With New Year the time for thinking about what you want to achieve over the course of the year, we've put together some of the best TED talks to help you start, stay motivated and complete your goals. Taking time to watch them will help give you the clarity and inspiration you need to be the very best version of yourself. Good luck!
Focusing specifically on exercise, a very popular New Year’s Resolution, Social Psychologist Emily Balcetis investigates what makes some people find exercising easier than others. She opens with the premise that perception is subjective and then relates this to exercise. Her studies have shown that people who are unfit see a finish line as further in the distance compared to those who are fitter. Equally those who are motivated, regardless of their fitness, see this finish line as closer and easier to reach. Furthermore, finding that those who had communicated a fitness goal and training them to focus on a finish line, rather than what’s in their peripheral vision, helped them move 23% faster, and with that in mind, you could too.
Stephen Duneier is an investor, artist, coach, professor, business leader, author and Guinness world record holder. He loves a New Year’s Resolution and explains how he’s achieved so many wild and wacky things (learning to unicycle, parkour, mindfulness, ballroom dancing, jumping stilts to name a few). He introduces the idea of marginal improvement; how just very small changes in your behaviour can impact your overall success. For example, with a goal of reading 50 books a year, the idea is that you read just one line, then one sentence, then one page, then one chapter and then you maybe go and have a break. By repeating the behaviour the slowly, but surely, get to where you want to be and achieve your goals.

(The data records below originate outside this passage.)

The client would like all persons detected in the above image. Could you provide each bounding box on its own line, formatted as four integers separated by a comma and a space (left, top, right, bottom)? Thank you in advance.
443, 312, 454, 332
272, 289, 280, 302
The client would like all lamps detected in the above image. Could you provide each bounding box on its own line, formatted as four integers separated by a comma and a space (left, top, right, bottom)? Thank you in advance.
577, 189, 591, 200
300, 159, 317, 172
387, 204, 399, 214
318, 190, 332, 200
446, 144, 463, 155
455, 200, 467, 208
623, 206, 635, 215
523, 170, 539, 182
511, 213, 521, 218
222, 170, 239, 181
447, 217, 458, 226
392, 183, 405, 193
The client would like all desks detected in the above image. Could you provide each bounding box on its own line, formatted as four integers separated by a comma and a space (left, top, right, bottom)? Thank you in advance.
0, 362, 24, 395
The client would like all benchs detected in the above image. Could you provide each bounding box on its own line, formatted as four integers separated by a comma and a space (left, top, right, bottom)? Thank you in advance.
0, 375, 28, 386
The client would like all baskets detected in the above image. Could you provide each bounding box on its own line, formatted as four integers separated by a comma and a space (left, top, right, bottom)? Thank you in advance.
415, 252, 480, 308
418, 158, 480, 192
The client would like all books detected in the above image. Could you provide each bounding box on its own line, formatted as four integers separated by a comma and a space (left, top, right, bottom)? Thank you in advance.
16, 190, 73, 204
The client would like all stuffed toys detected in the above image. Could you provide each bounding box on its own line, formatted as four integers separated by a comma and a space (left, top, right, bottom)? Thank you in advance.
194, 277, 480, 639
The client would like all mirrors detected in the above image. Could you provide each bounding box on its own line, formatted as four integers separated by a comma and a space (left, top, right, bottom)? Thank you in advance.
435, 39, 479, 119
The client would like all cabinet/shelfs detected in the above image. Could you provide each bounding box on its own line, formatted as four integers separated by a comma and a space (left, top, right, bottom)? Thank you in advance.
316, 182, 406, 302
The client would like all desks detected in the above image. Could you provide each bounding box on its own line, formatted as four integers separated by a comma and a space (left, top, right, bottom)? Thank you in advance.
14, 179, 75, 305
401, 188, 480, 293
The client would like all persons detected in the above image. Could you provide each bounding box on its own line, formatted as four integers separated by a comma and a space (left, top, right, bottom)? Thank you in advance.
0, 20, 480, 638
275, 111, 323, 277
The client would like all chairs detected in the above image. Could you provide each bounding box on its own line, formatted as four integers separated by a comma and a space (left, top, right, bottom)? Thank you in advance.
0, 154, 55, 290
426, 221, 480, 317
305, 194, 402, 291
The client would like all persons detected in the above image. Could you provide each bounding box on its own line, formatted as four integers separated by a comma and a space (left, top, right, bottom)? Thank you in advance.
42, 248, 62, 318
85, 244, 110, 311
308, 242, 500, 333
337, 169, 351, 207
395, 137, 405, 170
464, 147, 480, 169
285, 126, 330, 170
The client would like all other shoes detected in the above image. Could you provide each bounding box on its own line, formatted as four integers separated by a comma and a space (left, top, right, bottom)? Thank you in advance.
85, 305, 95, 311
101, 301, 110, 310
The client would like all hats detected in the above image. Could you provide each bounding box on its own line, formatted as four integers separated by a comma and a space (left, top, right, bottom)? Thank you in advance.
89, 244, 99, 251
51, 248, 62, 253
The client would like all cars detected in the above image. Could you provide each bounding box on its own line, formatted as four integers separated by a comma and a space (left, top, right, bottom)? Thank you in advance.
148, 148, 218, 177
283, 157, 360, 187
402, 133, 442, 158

Although focused on helping children feel motivated to improve, Carol Dweck’s concept is one we could all use in her lives. When children are given a grade of ‘not yet’ instead of a fail, they react with perseverance and engagement in the subject matter over longer periods of time. Instead of viewing a subject as a learning process rather than something to overcome and never consider again, students did better on it overall. Taking this approach in some of the goals you’ve set for yourself could help it become a rewarding process, rather than a strain and struggle.
Time Ferriss explains his fear-setting goals which he creates every quarter. He writes down the top things that fear him the most at that present moment based on a stoic phrase ‘the pre-meditation of evils’. He starts by defining his fears and once he’s come to terms with them can start to prevent them by acknowledging what he can do to make either the fear go away completely, or reducing the fear. He also draws up a list of what he can do to repair the damage if the fear does come to pass. This means that if he goes ahead with the goal, he has the ability to make it easier in the first place, and manage it when it does go awry. This means that he’s both less stressed in acting out the goal and working towards it, and better at mitigating circumstances.

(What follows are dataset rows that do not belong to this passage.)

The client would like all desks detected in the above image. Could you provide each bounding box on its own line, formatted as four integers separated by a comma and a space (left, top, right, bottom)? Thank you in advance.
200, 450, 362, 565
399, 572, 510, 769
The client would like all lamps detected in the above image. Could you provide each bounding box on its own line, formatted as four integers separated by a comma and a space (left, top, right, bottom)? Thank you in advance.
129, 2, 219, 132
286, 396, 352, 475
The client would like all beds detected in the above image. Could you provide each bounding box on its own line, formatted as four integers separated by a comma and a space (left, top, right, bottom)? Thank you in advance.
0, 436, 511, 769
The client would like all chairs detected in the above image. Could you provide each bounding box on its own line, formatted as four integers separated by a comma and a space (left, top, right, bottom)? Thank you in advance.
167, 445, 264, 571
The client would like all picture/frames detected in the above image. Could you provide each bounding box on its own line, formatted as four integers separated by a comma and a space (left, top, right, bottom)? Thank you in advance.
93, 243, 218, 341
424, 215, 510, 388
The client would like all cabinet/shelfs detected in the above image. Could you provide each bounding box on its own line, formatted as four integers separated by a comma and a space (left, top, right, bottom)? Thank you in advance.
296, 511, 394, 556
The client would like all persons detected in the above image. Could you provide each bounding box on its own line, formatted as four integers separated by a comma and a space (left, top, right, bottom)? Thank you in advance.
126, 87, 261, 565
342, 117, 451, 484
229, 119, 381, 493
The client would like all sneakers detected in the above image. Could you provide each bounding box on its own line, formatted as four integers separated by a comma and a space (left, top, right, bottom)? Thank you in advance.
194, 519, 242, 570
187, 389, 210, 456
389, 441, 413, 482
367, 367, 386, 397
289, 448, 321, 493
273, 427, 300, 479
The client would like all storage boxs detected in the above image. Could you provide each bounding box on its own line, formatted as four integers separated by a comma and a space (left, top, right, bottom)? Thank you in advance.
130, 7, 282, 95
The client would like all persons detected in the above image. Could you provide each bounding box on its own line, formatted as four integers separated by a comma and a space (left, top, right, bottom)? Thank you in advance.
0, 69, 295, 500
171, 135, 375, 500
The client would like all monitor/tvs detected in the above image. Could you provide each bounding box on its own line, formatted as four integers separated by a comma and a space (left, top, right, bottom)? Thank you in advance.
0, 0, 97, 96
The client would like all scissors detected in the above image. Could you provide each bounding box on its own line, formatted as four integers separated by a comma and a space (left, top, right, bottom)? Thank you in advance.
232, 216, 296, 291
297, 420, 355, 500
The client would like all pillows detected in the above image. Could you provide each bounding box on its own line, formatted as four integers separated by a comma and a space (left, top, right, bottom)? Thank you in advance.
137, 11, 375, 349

Carrie Green explains how, after a few years running her own business, she became bored and disillusioned by the process and went to Australia to take some time out travelling. On returning, she was still disillusioned, but started to live her life according to Michael Gerber’s The E-Myth who asks people to imagine a short scenario. They are in a room with their friends and family and in that room there is a box. Walking up to the box, it’s you who’s in it and this is your funeral. Gerber wants you to think about what kind of things you want those attending to be saying about the life you led and the kind of person you were. With this in mind, Carrie started setting crazy goals for herself and insists this way of looking is a great way to achieve yours too.
David Allen of Getting Things Done introduces his natural planning model, to help you work through your goals. Surprisingly simple, with his method you can plan a goal alongside his talk to help you figure out what you need to do to get started.
Psychologist Dan Ariely addresses the conundrum where we know what we should do but act in a different way. I know that I should stay away from sugar but a tasty treat after dinner just never goes amiss! He asks how can we bridge that gap? Explaining that the gap is made up of two things, friction and motivation, he focuses on each one separately based on his research and findings.